1738 Viewmont Drive, Los Angeles 90069
A private residence featuring 3 ocean view suites, 4 designer perfect bathrooms, and 5,000 s.f. of opulent living
Designed and built by renowned Los Angeles' celebrity-architect Roger Davis, Viewmont North is truly an architectural wonder with forever views of LA and the Pacific Ocean. An excerpt from the Robb Report article in 2008: read the full article here
"As with many a Tinseltown project, the underlying concepts that inspired and catalyzed this blockbuster can be broken down categorically. First came form: a sculptural, sexy venue oriented toward the I-can-see-forever views; expanses of custom-fitted glass designed to delight but not distract (such as the living room and master bedroom’s seamless glass walls, which run floor to ceiling at a nine-degree angle); and "linear and radial planes to make the space more interesting—not just a box," Davis explains.

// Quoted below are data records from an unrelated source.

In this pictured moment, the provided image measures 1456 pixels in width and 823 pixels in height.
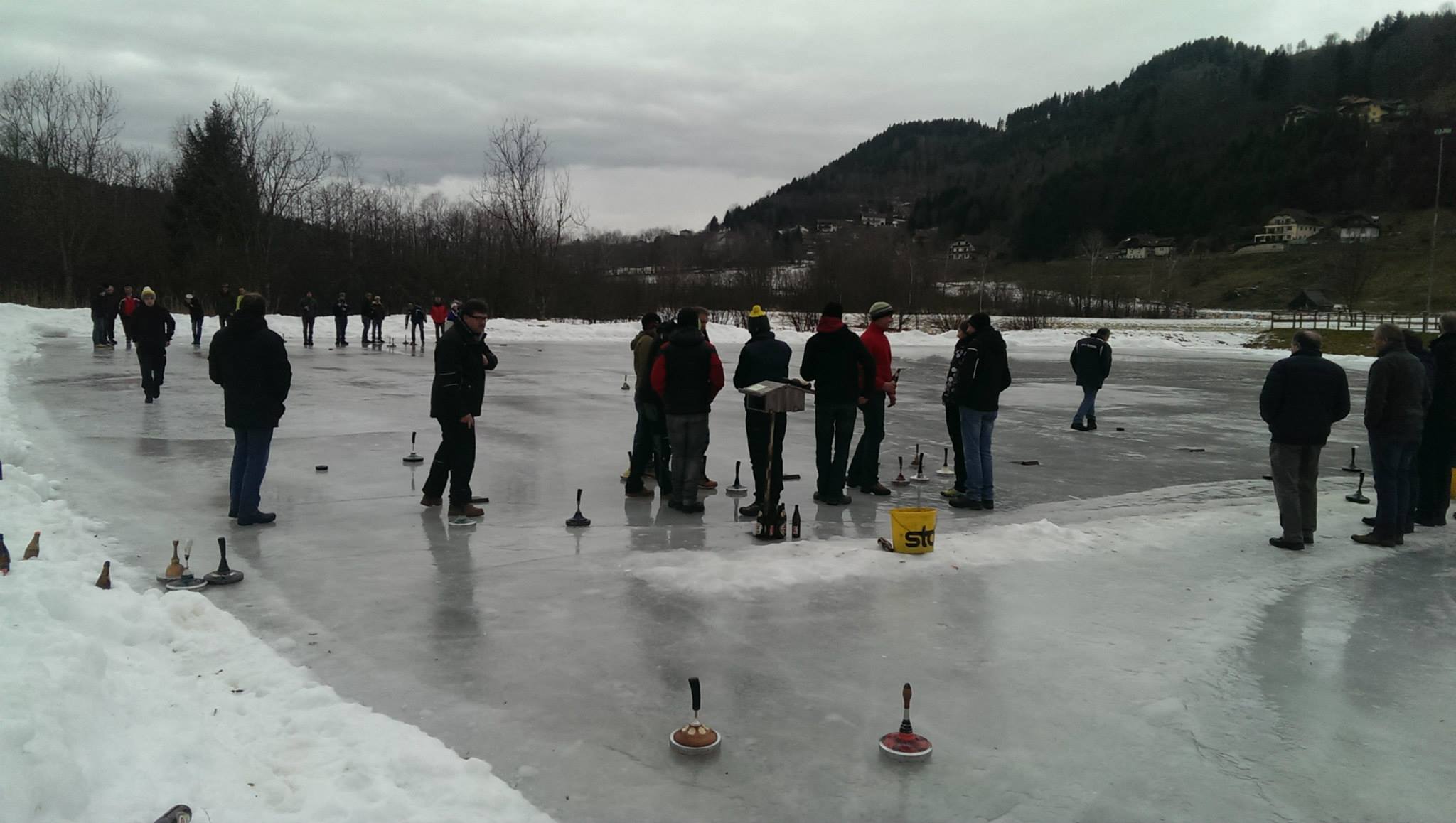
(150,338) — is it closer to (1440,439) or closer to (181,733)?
(181,733)

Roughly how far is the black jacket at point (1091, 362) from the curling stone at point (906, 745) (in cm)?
1194

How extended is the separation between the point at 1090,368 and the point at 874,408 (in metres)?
7.11

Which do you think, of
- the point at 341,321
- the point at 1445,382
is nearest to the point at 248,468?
the point at 1445,382

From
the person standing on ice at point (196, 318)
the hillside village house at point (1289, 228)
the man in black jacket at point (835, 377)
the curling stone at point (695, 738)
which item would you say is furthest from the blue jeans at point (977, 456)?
the hillside village house at point (1289, 228)

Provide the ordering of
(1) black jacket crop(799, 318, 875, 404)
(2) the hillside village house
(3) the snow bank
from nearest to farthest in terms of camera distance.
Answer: (3) the snow bank → (1) black jacket crop(799, 318, 875, 404) → (2) the hillside village house

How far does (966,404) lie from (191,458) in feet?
29.6

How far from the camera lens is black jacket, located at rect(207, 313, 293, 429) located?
8.02m

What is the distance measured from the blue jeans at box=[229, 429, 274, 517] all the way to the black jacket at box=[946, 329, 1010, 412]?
6.63m

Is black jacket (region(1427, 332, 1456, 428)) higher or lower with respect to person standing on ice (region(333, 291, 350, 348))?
lower

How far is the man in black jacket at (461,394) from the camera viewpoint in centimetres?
836

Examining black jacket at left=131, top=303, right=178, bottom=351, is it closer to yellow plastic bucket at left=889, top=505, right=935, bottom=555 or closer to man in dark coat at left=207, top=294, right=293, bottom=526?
man in dark coat at left=207, top=294, right=293, bottom=526

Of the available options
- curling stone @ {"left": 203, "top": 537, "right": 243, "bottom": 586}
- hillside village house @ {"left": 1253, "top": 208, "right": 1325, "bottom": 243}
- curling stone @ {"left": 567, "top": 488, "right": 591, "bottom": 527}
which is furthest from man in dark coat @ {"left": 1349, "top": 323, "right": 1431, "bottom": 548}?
hillside village house @ {"left": 1253, "top": 208, "right": 1325, "bottom": 243}

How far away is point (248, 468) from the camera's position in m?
8.12

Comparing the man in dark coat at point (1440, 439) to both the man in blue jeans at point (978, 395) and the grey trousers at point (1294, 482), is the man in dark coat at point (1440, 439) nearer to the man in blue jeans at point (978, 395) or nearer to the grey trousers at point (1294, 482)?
the grey trousers at point (1294, 482)
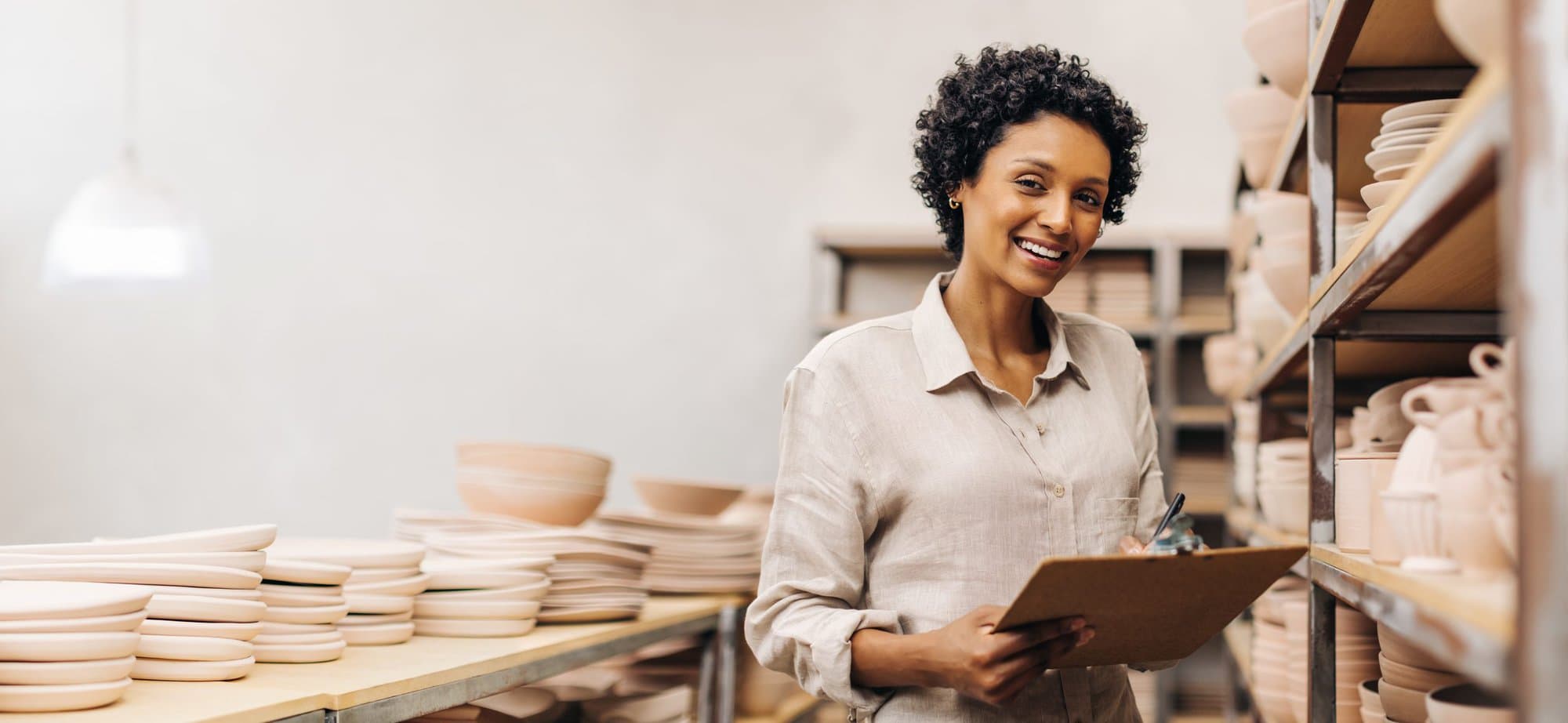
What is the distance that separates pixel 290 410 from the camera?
5.51 metres

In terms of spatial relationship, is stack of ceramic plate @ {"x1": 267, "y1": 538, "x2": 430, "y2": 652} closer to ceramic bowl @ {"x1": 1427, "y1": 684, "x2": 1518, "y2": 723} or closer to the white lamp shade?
ceramic bowl @ {"x1": 1427, "y1": 684, "x2": 1518, "y2": 723}

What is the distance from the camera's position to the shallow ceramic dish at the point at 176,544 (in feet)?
5.13

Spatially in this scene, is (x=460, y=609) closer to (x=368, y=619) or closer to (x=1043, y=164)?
(x=368, y=619)

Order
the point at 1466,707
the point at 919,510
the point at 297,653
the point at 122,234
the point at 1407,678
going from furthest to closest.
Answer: the point at 122,234 → the point at 297,653 → the point at 919,510 → the point at 1407,678 → the point at 1466,707

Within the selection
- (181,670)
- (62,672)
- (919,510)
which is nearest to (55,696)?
(62,672)

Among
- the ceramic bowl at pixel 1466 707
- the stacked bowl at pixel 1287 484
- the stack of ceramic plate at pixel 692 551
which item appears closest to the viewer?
the ceramic bowl at pixel 1466 707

Then followed function. Hillside homes are often as dysfunctional as they are disjointed, with public rooms at street level, private rooms below, and postage stamp–size yards and pools lower still. Here, however, the pool and yard are flush with the main living level, with bedrooms above, and home theater and multi-purpose spaces below—a logical arrangement that transcends the prosaic to become poetry because of Davis’ third, carefully considered component: flow. Floor plans are open; materials bridge indoors and out without interruption (such as the Italian limestone in the living room, which stretches to the patio and disappears into the infinity pool); the home’s three-story staircase, made from teak, stainless steel and glass, floats.
"I tried to keep cool and warm surfaces balanced throughout the house," says Davis, who achieved this feat by employing smooth-troweled stucco, glass, stainless steel, teak and Brazilian walnut for the exterior, reserving limestone, teak, glass and granite for the interiors. It is the details, however, that make the eyes pop. On closer inspection, the master bathroom’s floor tile turns out to be a textured, stainless-steel inlay. Windows—custom-designed then fabricated by L.A.-based Industry Glass—sometimes house additional second windows, which can be opened and, with no structural elements between the glass sections, appear nearly invisible when closed. Not even the lighting system is simply that: "There are nearly 100 ceiling lights per floor, narrow spots on dimmers that pool the light at floor level so, at night, it balances with the thousands of city lights outside," Davis says."